### Exercise
An exact copy of the data is required. No picture may appear in it.

### Given records
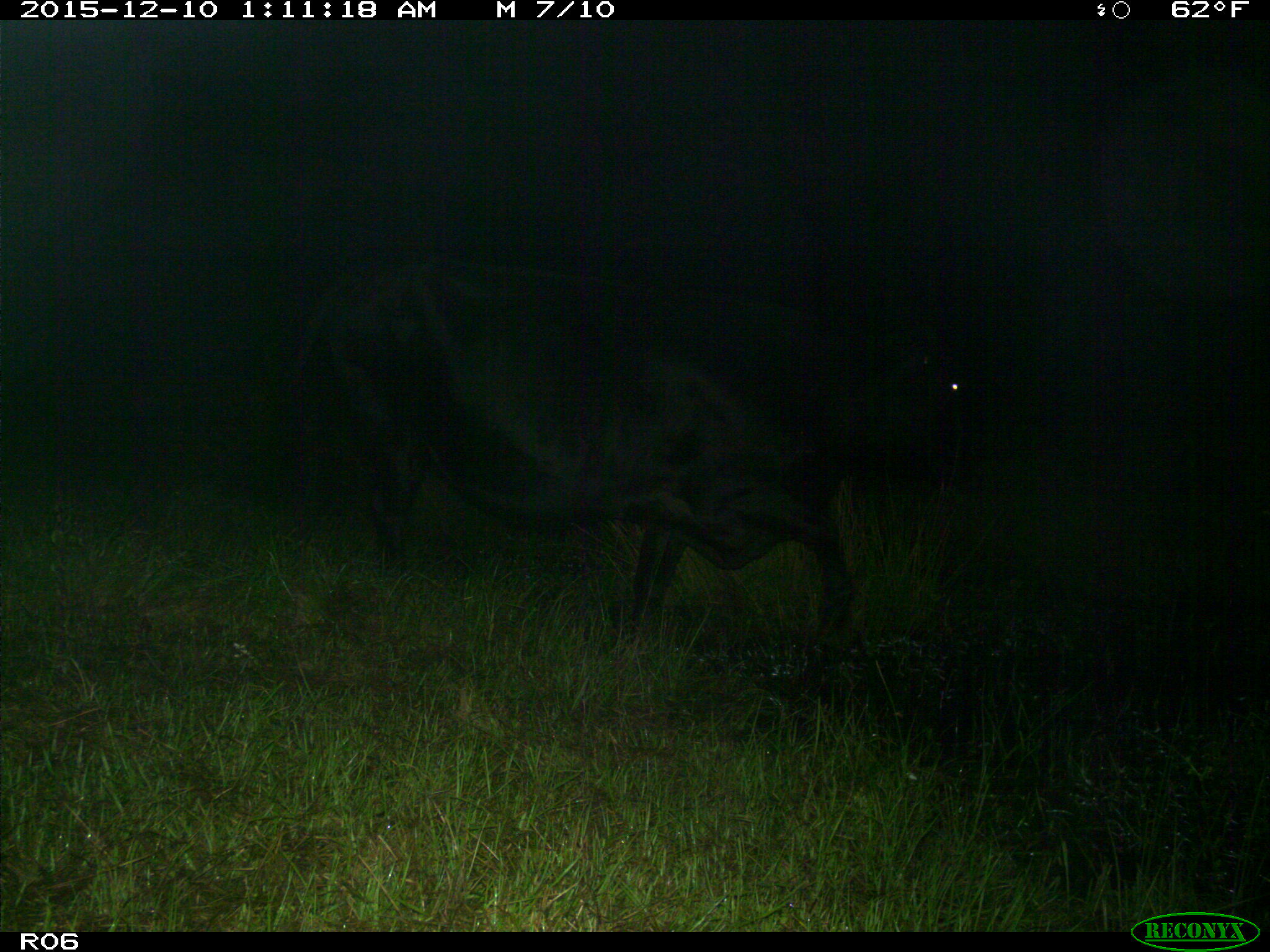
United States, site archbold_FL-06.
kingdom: Animalia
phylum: Chordata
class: Mammalia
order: Artiodactyla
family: Bovidae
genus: Bos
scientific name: Bos taurus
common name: domestic cow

### Answer to the exercise
United States, site archbold_FL-06.
kingdom: Animalia
phylum: Chordata
class: Mammalia
order: Artiodactyla
family: Bovidae
genus: Bos
scientific name: Bos taurus
common name: domestic cow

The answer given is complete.